On Mon, Sep 13, 2010 at 6:16 AM, Kasper Daniel Hansen <
kasperdanielhansen@gmail.com> wrote:

> What follows is some random comments on the use of GRanges for storing
> data in the elementMetadata slot.  My use case is a lot of very small
> ranges (>10M ranges of width 1), which may be a special border case
> (but very important to me :).  I am particular interested in fast
> subsetting like subsetByOverlaps.
>
>
I'm not the primary developer of this package, but I have some comments:


> Comments:
>
> * I find column subsetting on the elementMetadata to be really slow,
> slower than it need to be I would say (I suspect some validity
> checking, see comment below on row subsetting).
>
>

> * There is no easy shortcut to get a specific metadata column (gr[,
> "score"] returns a GRange).  I would find it natural that gr$score
> would do that.  This is important in order to get at the data stores
> in the GRange
>
>
Others, including me, have suggested this. It's a design choice by the guys
in Seattle...


> * while there is a as.data.frame, as(from, "data.frame") does not work
> and I would also appreciate an as(from, "GRanges") method with from
> being a data.frame.  I have a quick function at the bottom of my
> email, for doing this.
>
>
I'm not such a big fan of as(from, "GRanges"), since it's going from
something that is loosely defined to something with more constraints. We did
not support this in RangedData either. Usually, it's not so tough to just
use the constructor, and it makes the translation more clear. I could be
convinced otherwise, though.

> Directive 1
In the GRanges thread, what use case does the original poster describe?
> Directive 2
In the GRanges thread, why is the replier not a fan of an as(from, "GRanges") method?
Answer from the GRanges thread alone.

> Given data
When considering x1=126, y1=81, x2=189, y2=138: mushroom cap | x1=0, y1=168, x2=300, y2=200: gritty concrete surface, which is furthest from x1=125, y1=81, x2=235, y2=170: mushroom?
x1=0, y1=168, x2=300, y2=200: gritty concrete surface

> Exercise answer 1
A lot of very small ranges: more than 10M ranges of width 1.

> Exercise answer 2
Such a method would go from something loosely defined to something with more constraints. Using the constructor is usually not hard and makes the translation clearer.